Mis à jour le par Pierre Lemarchand
Christina, Yeva et Artem lors de l’atelier cuisine organisé par Damien Bertho, au comité du Secours populaire de Saint-Nazaire, le 30 octobre 2023.
Christina, Yeva et Artem lors de l’atelier cuisine organisé par Damien Bertho, au comité du Secours populaire de Saint-Nazaire, le 30 octobre 2023. ©Jean-Marie Rayapen/SPF

En ce 5 décembre, Journée mondiale du bénévolat et du volontariat décrétée par les Nations unies, et dans la foulée du 39e Congrès national du Secours populaire qui s’est déroulé sur la thématique de l’engagement (« Ensemble engagés pour un monde plus juste et plus solidaire », Strasbourg, du 17 au 19 novembre 2023), la rédaction publie un portrait de bénévole. Damien Bertho n’a pas 30 ans mais une longue histoire, déjà, le lie au Secours populaire. Engagé au comité de Saint-Nazaire sur de nombreux fronts dont l’enfance, moniteur pâtissier, il est un jeune homme animé par les valeurs de solidarité et d’éducation populaire. Portrait.

Damien Bertho nous accueille au comité de Saint-Nazaire du Secours populaire, où il est bénévole depuis dix ans. A la fois l’un des plus anciens et des plus jeunes – il a vingt-huit ans. Malgré sa déjà longue histoire avec le « Secours pop », l’émerveillement de Damien quant à la force de la solidarité n’a jamais faibli. « S’engager, ça permet de garder cette petite flamme qui nous anime tous », nous confiera-t-il au cours de la journée. « Il n’y a pas d’humanité sans solidarité », exprime la banderole accrochée sur le mur au-dessus de sa tête ; tandis qu’il nous emmène dans la pièce où va se tenir l’atelier pâtisserie qu’il a imaginé pour les enfants du Secours populaire, on comprend que Damien est, ici, à sa juste place. La cuisine aux couleurs vives est prête : il est passé l’autre soir, après son travail, pour tout installer. Les ingrédients reposent dans leurs récipients, les recettes sont imprimées, les ustensiles attendent leur heure. Francine arrive : souvent, elle vient lui prêter main forte pour ces ateliers – « Je suis son commis ! », s’amuse la bénévole, par ailleurs particulièrement investie dans la campagne vacances du comité. « Travailler avec Damien, c’est un grand plaisir, toujours », précise-t-elle. Un attachement profond à l’enfance : c’est peut-être ce qui la lie à Damien, avant tout.

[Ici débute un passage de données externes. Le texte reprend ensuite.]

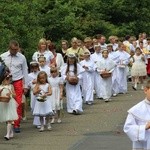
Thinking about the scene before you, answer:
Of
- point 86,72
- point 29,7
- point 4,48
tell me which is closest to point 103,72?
point 86,72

« Je suis très fier de vous. »

Au fur et à mesure que les enfants arrivent, Damien les revêt d’un tablier et d’un calot de papier. Les admirant en tenue, il s’exclame : « Voilà, vous êtes des chefs ! ». Et c’est ainsi qu’il les appellera tout au long de l’atelier : « mes petits chefs ». Ceux-ci, du haut de leur 7 à 11 ans, s’activent sans compter. Le lendemain soir, c’est Halloween, aussi Damien a-t-il prévu la préparation de mets spéciaux : un gâteau surprise au chocolat, des cookies araignées et des fantômes en chocolat (blanc, évidemment). Damien leur fait une totale confiance, en aucun cas ne fait à leur place. Il leur montre, les encourage, souligne leurs progrès. Petit à petit, ils prennent de l’assurance. Fatma fouette les œufs si fort qu’elle en perd sa toque. Christina, après une longue hésitation, plonge les mains dans la pâte à cookie. Toute à cette sensation nouvelle, elle pétrit avec concentration, un peu surprise, heureuse d’avoir osé. Artem rit de son fantôme qui semble lui faire un clin d’œil. « Vous êtes fiers de vos gâteaux les enfants ? », demande Damien. « Car moi, je suis très fier de vous. » Les deux heures ont filé comme une comète. Quand leurs parents reviennent, c’est pour s’installer autour de la grande table et déguster ensemble les réalisations des pâtissiers en herbe. La fierté glisse des yeux des enfants vers ceux des mères, des pères. 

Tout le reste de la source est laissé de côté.